The VA contract signing had been delayed by several factors including a Pentagon report that concluded the Cerner-based health records system being installed at the defense department was "neither operationally effective nor operationally suitable," according to a report by Politico.

"I have learned the term fake news, a little bit," Burke said in comments about the government contracts during the shareholders meeting.

He then defended the Department of Defense project.

"On one side, there’s been some concern about some of the delivery on the Department of Defense side. I’ll tell you that’s gone incredibly well overall. There were some known elements up front as we rolled out the first three sites. The plan always was to come back and do a remediation of those three sites, do an evaluation and make things better."
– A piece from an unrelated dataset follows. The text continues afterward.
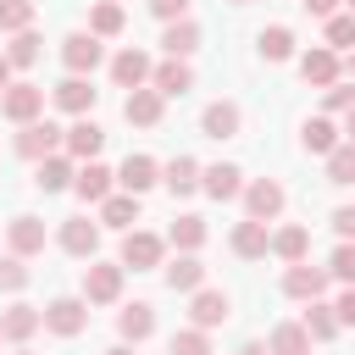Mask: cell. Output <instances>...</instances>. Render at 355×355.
I'll return each mask as SVG.
<instances>
[{"instance_id": "obj_1", "label": "cell", "mask_w": 355, "mask_h": 355, "mask_svg": "<svg viewBox=\"0 0 355 355\" xmlns=\"http://www.w3.org/2000/svg\"><path fill=\"white\" fill-rule=\"evenodd\" d=\"M0 111H6L11 122H39V111H44V89H39V83H11V89L0 94Z\"/></svg>"}, {"instance_id": "obj_2", "label": "cell", "mask_w": 355, "mask_h": 355, "mask_svg": "<svg viewBox=\"0 0 355 355\" xmlns=\"http://www.w3.org/2000/svg\"><path fill=\"white\" fill-rule=\"evenodd\" d=\"M67 133L55 128V122H22V133H17V155H28V161H44V155H55V144H61Z\"/></svg>"}, {"instance_id": "obj_3", "label": "cell", "mask_w": 355, "mask_h": 355, "mask_svg": "<svg viewBox=\"0 0 355 355\" xmlns=\"http://www.w3.org/2000/svg\"><path fill=\"white\" fill-rule=\"evenodd\" d=\"M83 322H89V300H50V305H44V327L61 333V338L83 333Z\"/></svg>"}, {"instance_id": "obj_4", "label": "cell", "mask_w": 355, "mask_h": 355, "mask_svg": "<svg viewBox=\"0 0 355 355\" xmlns=\"http://www.w3.org/2000/svg\"><path fill=\"white\" fill-rule=\"evenodd\" d=\"M100 55H105V50H100V33H72V39L61 44L67 72H78V78H83V72H94V67H100Z\"/></svg>"}, {"instance_id": "obj_5", "label": "cell", "mask_w": 355, "mask_h": 355, "mask_svg": "<svg viewBox=\"0 0 355 355\" xmlns=\"http://www.w3.org/2000/svg\"><path fill=\"white\" fill-rule=\"evenodd\" d=\"M122 294V266H83V300L89 305H111Z\"/></svg>"}, {"instance_id": "obj_6", "label": "cell", "mask_w": 355, "mask_h": 355, "mask_svg": "<svg viewBox=\"0 0 355 355\" xmlns=\"http://www.w3.org/2000/svg\"><path fill=\"white\" fill-rule=\"evenodd\" d=\"M300 78L316 83V89H333V78H338V55H333V44L305 50V55H300Z\"/></svg>"}, {"instance_id": "obj_7", "label": "cell", "mask_w": 355, "mask_h": 355, "mask_svg": "<svg viewBox=\"0 0 355 355\" xmlns=\"http://www.w3.org/2000/svg\"><path fill=\"white\" fill-rule=\"evenodd\" d=\"M244 205H250V216H255V222H272V216L283 211V183H272V178H255V183L244 189Z\"/></svg>"}, {"instance_id": "obj_8", "label": "cell", "mask_w": 355, "mask_h": 355, "mask_svg": "<svg viewBox=\"0 0 355 355\" xmlns=\"http://www.w3.org/2000/svg\"><path fill=\"white\" fill-rule=\"evenodd\" d=\"M161 89H128V100H122V116L128 122H139V128H155L161 122Z\"/></svg>"}, {"instance_id": "obj_9", "label": "cell", "mask_w": 355, "mask_h": 355, "mask_svg": "<svg viewBox=\"0 0 355 355\" xmlns=\"http://www.w3.org/2000/svg\"><path fill=\"white\" fill-rule=\"evenodd\" d=\"M150 72H155V67H150V55H144V50H133V44L111 61V78H116L122 89H144V78H150Z\"/></svg>"}, {"instance_id": "obj_10", "label": "cell", "mask_w": 355, "mask_h": 355, "mask_svg": "<svg viewBox=\"0 0 355 355\" xmlns=\"http://www.w3.org/2000/svg\"><path fill=\"white\" fill-rule=\"evenodd\" d=\"M61 250H67V255H94V250H100V227H94L89 216L61 222Z\"/></svg>"}, {"instance_id": "obj_11", "label": "cell", "mask_w": 355, "mask_h": 355, "mask_svg": "<svg viewBox=\"0 0 355 355\" xmlns=\"http://www.w3.org/2000/svg\"><path fill=\"white\" fill-rule=\"evenodd\" d=\"M266 250H272V233H266V222H255V216H250V222H239V227H233V255H244V261H261Z\"/></svg>"}, {"instance_id": "obj_12", "label": "cell", "mask_w": 355, "mask_h": 355, "mask_svg": "<svg viewBox=\"0 0 355 355\" xmlns=\"http://www.w3.org/2000/svg\"><path fill=\"white\" fill-rule=\"evenodd\" d=\"M155 261H161V239H155V233H128V239H122V266L150 272Z\"/></svg>"}, {"instance_id": "obj_13", "label": "cell", "mask_w": 355, "mask_h": 355, "mask_svg": "<svg viewBox=\"0 0 355 355\" xmlns=\"http://www.w3.org/2000/svg\"><path fill=\"white\" fill-rule=\"evenodd\" d=\"M283 288H288L294 300H322V288H327V272H316V266L294 261V266L283 272Z\"/></svg>"}, {"instance_id": "obj_14", "label": "cell", "mask_w": 355, "mask_h": 355, "mask_svg": "<svg viewBox=\"0 0 355 355\" xmlns=\"http://www.w3.org/2000/svg\"><path fill=\"white\" fill-rule=\"evenodd\" d=\"M116 333H122L128 344H139V338H150V333H155V311H150L144 300H133V305H122V311H116Z\"/></svg>"}, {"instance_id": "obj_15", "label": "cell", "mask_w": 355, "mask_h": 355, "mask_svg": "<svg viewBox=\"0 0 355 355\" xmlns=\"http://www.w3.org/2000/svg\"><path fill=\"white\" fill-rule=\"evenodd\" d=\"M100 144H105V128H100V122H89V116H78V122L67 128V150H72V155H83V161H94V155H100Z\"/></svg>"}, {"instance_id": "obj_16", "label": "cell", "mask_w": 355, "mask_h": 355, "mask_svg": "<svg viewBox=\"0 0 355 355\" xmlns=\"http://www.w3.org/2000/svg\"><path fill=\"white\" fill-rule=\"evenodd\" d=\"M44 327V311H33V305H11L6 316H0V333L11 338V344H22V338H33Z\"/></svg>"}, {"instance_id": "obj_17", "label": "cell", "mask_w": 355, "mask_h": 355, "mask_svg": "<svg viewBox=\"0 0 355 355\" xmlns=\"http://www.w3.org/2000/svg\"><path fill=\"white\" fill-rule=\"evenodd\" d=\"M200 128H205V139H233V133H239V105H233V100H216V105H205Z\"/></svg>"}, {"instance_id": "obj_18", "label": "cell", "mask_w": 355, "mask_h": 355, "mask_svg": "<svg viewBox=\"0 0 355 355\" xmlns=\"http://www.w3.org/2000/svg\"><path fill=\"white\" fill-rule=\"evenodd\" d=\"M189 316H194V327H216V322H227V294H222V288H200L194 305H189Z\"/></svg>"}, {"instance_id": "obj_19", "label": "cell", "mask_w": 355, "mask_h": 355, "mask_svg": "<svg viewBox=\"0 0 355 355\" xmlns=\"http://www.w3.org/2000/svg\"><path fill=\"white\" fill-rule=\"evenodd\" d=\"M150 78H155V89H161V94H189V89H194V72H189V61H178V55H172V61H161Z\"/></svg>"}, {"instance_id": "obj_20", "label": "cell", "mask_w": 355, "mask_h": 355, "mask_svg": "<svg viewBox=\"0 0 355 355\" xmlns=\"http://www.w3.org/2000/svg\"><path fill=\"white\" fill-rule=\"evenodd\" d=\"M55 105H61V111H72V116H83V111L94 105V89H89V78H78V72H72L67 83H55Z\"/></svg>"}, {"instance_id": "obj_21", "label": "cell", "mask_w": 355, "mask_h": 355, "mask_svg": "<svg viewBox=\"0 0 355 355\" xmlns=\"http://www.w3.org/2000/svg\"><path fill=\"white\" fill-rule=\"evenodd\" d=\"M200 189H205L211 200H233V194H239V166H227V161L205 166V172H200Z\"/></svg>"}, {"instance_id": "obj_22", "label": "cell", "mask_w": 355, "mask_h": 355, "mask_svg": "<svg viewBox=\"0 0 355 355\" xmlns=\"http://www.w3.org/2000/svg\"><path fill=\"white\" fill-rule=\"evenodd\" d=\"M72 189H78V200H89V205H100L105 194H111V172L100 166V161H89L78 178H72Z\"/></svg>"}, {"instance_id": "obj_23", "label": "cell", "mask_w": 355, "mask_h": 355, "mask_svg": "<svg viewBox=\"0 0 355 355\" xmlns=\"http://www.w3.org/2000/svg\"><path fill=\"white\" fill-rule=\"evenodd\" d=\"M100 222L105 227H133L139 222V194H105L100 200Z\"/></svg>"}, {"instance_id": "obj_24", "label": "cell", "mask_w": 355, "mask_h": 355, "mask_svg": "<svg viewBox=\"0 0 355 355\" xmlns=\"http://www.w3.org/2000/svg\"><path fill=\"white\" fill-rule=\"evenodd\" d=\"M116 183H122L128 194H144V189L155 183V161H150V155H128L122 172H116Z\"/></svg>"}, {"instance_id": "obj_25", "label": "cell", "mask_w": 355, "mask_h": 355, "mask_svg": "<svg viewBox=\"0 0 355 355\" xmlns=\"http://www.w3.org/2000/svg\"><path fill=\"white\" fill-rule=\"evenodd\" d=\"M11 250L17 255H39L44 250V222L39 216H17L11 222Z\"/></svg>"}, {"instance_id": "obj_26", "label": "cell", "mask_w": 355, "mask_h": 355, "mask_svg": "<svg viewBox=\"0 0 355 355\" xmlns=\"http://www.w3.org/2000/svg\"><path fill=\"white\" fill-rule=\"evenodd\" d=\"M72 178H78V172H72V161H67V155H44V161H39V178H33V183H39L44 194H55V189H67Z\"/></svg>"}, {"instance_id": "obj_27", "label": "cell", "mask_w": 355, "mask_h": 355, "mask_svg": "<svg viewBox=\"0 0 355 355\" xmlns=\"http://www.w3.org/2000/svg\"><path fill=\"white\" fill-rule=\"evenodd\" d=\"M305 250H311V233H305V227H283V233H272V255H277V261L294 266V261H305Z\"/></svg>"}, {"instance_id": "obj_28", "label": "cell", "mask_w": 355, "mask_h": 355, "mask_svg": "<svg viewBox=\"0 0 355 355\" xmlns=\"http://www.w3.org/2000/svg\"><path fill=\"white\" fill-rule=\"evenodd\" d=\"M200 283H205V266H200V261L183 250V255L166 266V288H183V294H189V288H200Z\"/></svg>"}, {"instance_id": "obj_29", "label": "cell", "mask_w": 355, "mask_h": 355, "mask_svg": "<svg viewBox=\"0 0 355 355\" xmlns=\"http://www.w3.org/2000/svg\"><path fill=\"white\" fill-rule=\"evenodd\" d=\"M272 355H311V333H305V322H283V327L272 333Z\"/></svg>"}, {"instance_id": "obj_30", "label": "cell", "mask_w": 355, "mask_h": 355, "mask_svg": "<svg viewBox=\"0 0 355 355\" xmlns=\"http://www.w3.org/2000/svg\"><path fill=\"white\" fill-rule=\"evenodd\" d=\"M161 44H166V55H178V61H183V55L200 44V28H194L189 17H178V22H166V39H161Z\"/></svg>"}, {"instance_id": "obj_31", "label": "cell", "mask_w": 355, "mask_h": 355, "mask_svg": "<svg viewBox=\"0 0 355 355\" xmlns=\"http://www.w3.org/2000/svg\"><path fill=\"white\" fill-rule=\"evenodd\" d=\"M89 33H100V39L122 33V6H116V0H100V6L89 11Z\"/></svg>"}, {"instance_id": "obj_32", "label": "cell", "mask_w": 355, "mask_h": 355, "mask_svg": "<svg viewBox=\"0 0 355 355\" xmlns=\"http://www.w3.org/2000/svg\"><path fill=\"white\" fill-rule=\"evenodd\" d=\"M255 44H261L266 61H288V55H294V33H288V28H261Z\"/></svg>"}, {"instance_id": "obj_33", "label": "cell", "mask_w": 355, "mask_h": 355, "mask_svg": "<svg viewBox=\"0 0 355 355\" xmlns=\"http://www.w3.org/2000/svg\"><path fill=\"white\" fill-rule=\"evenodd\" d=\"M305 150H316V155H333V150H338V128H333L327 116L305 122Z\"/></svg>"}, {"instance_id": "obj_34", "label": "cell", "mask_w": 355, "mask_h": 355, "mask_svg": "<svg viewBox=\"0 0 355 355\" xmlns=\"http://www.w3.org/2000/svg\"><path fill=\"white\" fill-rule=\"evenodd\" d=\"M166 189H172V194H194V189H200V166H194L189 155H178V161L166 166Z\"/></svg>"}, {"instance_id": "obj_35", "label": "cell", "mask_w": 355, "mask_h": 355, "mask_svg": "<svg viewBox=\"0 0 355 355\" xmlns=\"http://www.w3.org/2000/svg\"><path fill=\"white\" fill-rule=\"evenodd\" d=\"M166 239H172V244H178V250H189V255H194V250H200V244H205V222H200V216H178V222H172V233H166Z\"/></svg>"}, {"instance_id": "obj_36", "label": "cell", "mask_w": 355, "mask_h": 355, "mask_svg": "<svg viewBox=\"0 0 355 355\" xmlns=\"http://www.w3.org/2000/svg\"><path fill=\"white\" fill-rule=\"evenodd\" d=\"M305 333H311V338H333V333H338V311L311 300V311H305Z\"/></svg>"}, {"instance_id": "obj_37", "label": "cell", "mask_w": 355, "mask_h": 355, "mask_svg": "<svg viewBox=\"0 0 355 355\" xmlns=\"http://www.w3.org/2000/svg\"><path fill=\"white\" fill-rule=\"evenodd\" d=\"M327 183H355V144L349 139L327 155Z\"/></svg>"}, {"instance_id": "obj_38", "label": "cell", "mask_w": 355, "mask_h": 355, "mask_svg": "<svg viewBox=\"0 0 355 355\" xmlns=\"http://www.w3.org/2000/svg\"><path fill=\"white\" fill-rule=\"evenodd\" d=\"M0 28H6V33L33 28V0H0Z\"/></svg>"}, {"instance_id": "obj_39", "label": "cell", "mask_w": 355, "mask_h": 355, "mask_svg": "<svg viewBox=\"0 0 355 355\" xmlns=\"http://www.w3.org/2000/svg\"><path fill=\"white\" fill-rule=\"evenodd\" d=\"M6 55H11V67H33V61H39V33H33V28H22V33L11 39V50H6Z\"/></svg>"}, {"instance_id": "obj_40", "label": "cell", "mask_w": 355, "mask_h": 355, "mask_svg": "<svg viewBox=\"0 0 355 355\" xmlns=\"http://www.w3.org/2000/svg\"><path fill=\"white\" fill-rule=\"evenodd\" d=\"M172 355H211L205 327H183V333H172Z\"/></svg>"}, {"instance_id": "obj_41", "label": "cell", "mask_w": 355, "mask_h": 355, "mask_svg": "<svg viewBox=\"0 0 355 355\" xmlns=\"http://www.w3.org/2000/svg\"><path fill=\"white\" fill-rule=\"evenodd\" d=\"M327 44L333 50H349L355 44V11L349 17H327Z\"/></svg>"}, {"instance_id": "obj_42", "label": "cell", "mask_w": 355, "mask_h": 355, "mask_svg": "<svg viewBox=\"0 0 355 355\" xmlns=\"http://www.w3.org/2000/svg\"><path fill=\"white\" fill-rule=\"evenodd\" d=\"M22 283H28V266H22V255L11 250V255L0 261V288H22Z\"/></svg>"}, {"instance_id": "obj_43", "label": "cell", "mask_w": 355, "mask_h": 355, "mask_svg": "<svg viewBox=\"0 0 355 355\" xmlns=\"http://www.w3.org/2000/svg\"><path fill=\"white\" fill-rule=\"evenodd\" d=\"M327 111H355V83H333L327 89Z\"/></svg>"}, {"instance_id": "obj_44", "label": "cell", "mask_w": 355, "mask_h": 355, "mask_svg": "<svg viewBox=\"0 0 355 355\" xmlns=\"http://www.w3.org/2000/svg\"><path fill=\"white\" fill-rule=\"evenodd\" d=\"M333 272H338L344 283H355V244H338V250H333Z\"/></svg>"}, {"instance_id": "obj_45", "label": "cell", "mask_w": 355, "mask_h": 355, "mask_svg": "<svg viewBox=\"0 0 355 355\" xmlns=\"http://www.w3.org/2000/svg\"><path fill=\"white\" fill-rule=\"evenodd\" d=\"M150 11L161 22H178V17H189V0H150Z\"/></svg>"}, {"instance_id": "obj_46", "label": "cell", "mask_w": 355, "mask_h": 355, "mask_svg": "<svg viewBox=\"0 0 355 355\" xmlns=\"http://www.w3.org/2000/svg\"><path fill=\"white\" fill-rule=\"evenodd\" d=\"M333 227H338L344 239H355V205H338V211H333Z\"/></svg>"}, {"instance_id": "obj_47", "label": "cell", "mask_w": 355, "mask_h": 355, "mask_svg": "<svg viewBox=\"0 0 355 355\" xmlns=\"http://www.w3.org/2000/svg\"><path fill=\"white\" fill-rule=\"evenodd\" d=\"M333 311H338V322H344V327H355V288H349V294H338V305H333Z\"/></svg>"}, {"instance_id": "obj_48", "label": "cell", "mask_w": 355, "mask_h": 355, "mask_svg": "<svg viewBox=\"0 0 355 355\" xmlns=\"http://www.w3.org/2000/svg\"><path fill=\"white\" fill-rule=\"evenodd\" d=\"M300 6H305L311 17H333V6H338V0H300Z\"/></svg>"}, {"instance_id": "obj_49", "label": "cell", "mask_w": 355, "mask_h": 355, "mask_svg": "<svg viewBox=\"0 0 355 355\" xmlns=\"http://www.w3.org/2000/svg\"><path fill=\"white\" fill-rule=\"evenodd\" d=\"M11 89V55H0V94Z\"/></svg>"}, {"instance_id": "obj_50", "label": "cell", "mask_w": 355, "mask_h": 355, "mask_svg": "<svg viewBox=\"0 0 355 355\" xmlns=\"http://www.w3.org/2000/svg\"><path fill=\"white\" fill-rule=\"evenodd\" d=\"M239 355H272V344H244Z\"/></svg>"}, {"instance_id": "obj_51", "label": "cell", "mask_w": 355, "mask_h": 355, "mask_svg": "<svg viewBox=\"0 0 355 355\" xmlns=\"http://www.w3.org/2000/svg\"><path fill=\"white\" fill-rule=\"evenodd\" d=\"M344 133H349V144H355V111H349V122H344Z\"/></svg>"}, {"instance_id": "obj_52", "label": "cell", "mask_w": 355, "mask_h": 355, "mask_svg": "<svg viewBox=\"0 0 355 355\" xmlns=\"http://www.w3.org/2000/svg\"><path fill=\"white\" fill-rule=\"evenodd\" d=\"M105 355H133V349H122V344H116V349H105Z\"/></svg>"}, {"instance_id": "obj_53", "label": "cell", "mask_w": 355, "mask_h": 355, "mask_svg": "<svg viewBox=\"0 0 355 355\" xmlns=\"http://www.w3.org/2000/svg\"><path fill=\"white\" fill-rule=\"evenodd\" d=\"M349 78H355V44H349Z\"/></svg>"}, {"instance_id": "obj_54", "label": "cell", "mask_w": 355, "mask_h": 355, "mask_svg": "<svg viewBox=\"0 0 355 355\" xmlns=\"http://www.w3.org/2000/svg\"><path fill=\"white\" fill-rule=\"evenodd\" d=\"M17 355H33V349H17Z\"/></svg>"}, {"instance_id": "obj_55", "label": "cell", "mask_w": 355, "mask_h": 355, "mask_svg": "<svg viewBox=\"0 0 355 355\" xmlns=\"http://www.w3.org/2000/svg\"><path fill=\"white\" fill-rule=\"evenodd\" d=\"M233 6H250V0H233Z\"/></svg>"}, {"instance_id": "obj_56", "label": "cell", "mask_w": 355, "mask_h": 355, "mask_svg": "<svg viewBox=\"0 0 355 355\" xmlns=\"http://www.w3.org/2000/svg\"><path fill=\"white\" fill-rule=\"evenodd\" d=\"M349 11H355V0H349Z\"/></svg>"}, {"instance_id": "obj_57", "label": "cell", "mask_w": 355, "mask_h": 355, "mask_svg": "<svg viewBox=\"0 0 355 355\" xmlns=\"http://www.w3.org/2000/svg\"><path fill=\"white\" fill-rule=\"evenodd\" d=\"M0 338H6V333H0Z\"/></svg>"}]
</instances>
Burke then pointed a finger at a competitor but without naming who he believed might have been involved.

"If you had an ax to grind with us and wanted to perhaps keep us from getting to a Veterans contract, and you’re one of our competitors, you might want to use some information negatively. There was some negative information out there," Burke said.

He added that both the Department of Defense and Veterans Affairs understood the value of Cerner's work, as evidenced by the signing of the VA contract on Thursday.

Burke was not available immediately after the shareholders meeting as he attended a board meeting.

Cerner is a leading provider of electronic health records to hospitals, clinics and other commercial operations. One of its chief competitors is Wisconsin-based Epic Systems. Allscripts and AlthenaHealth also provide electronic health records systems.

An Epic Systems spokeswoman declined to comment immediately.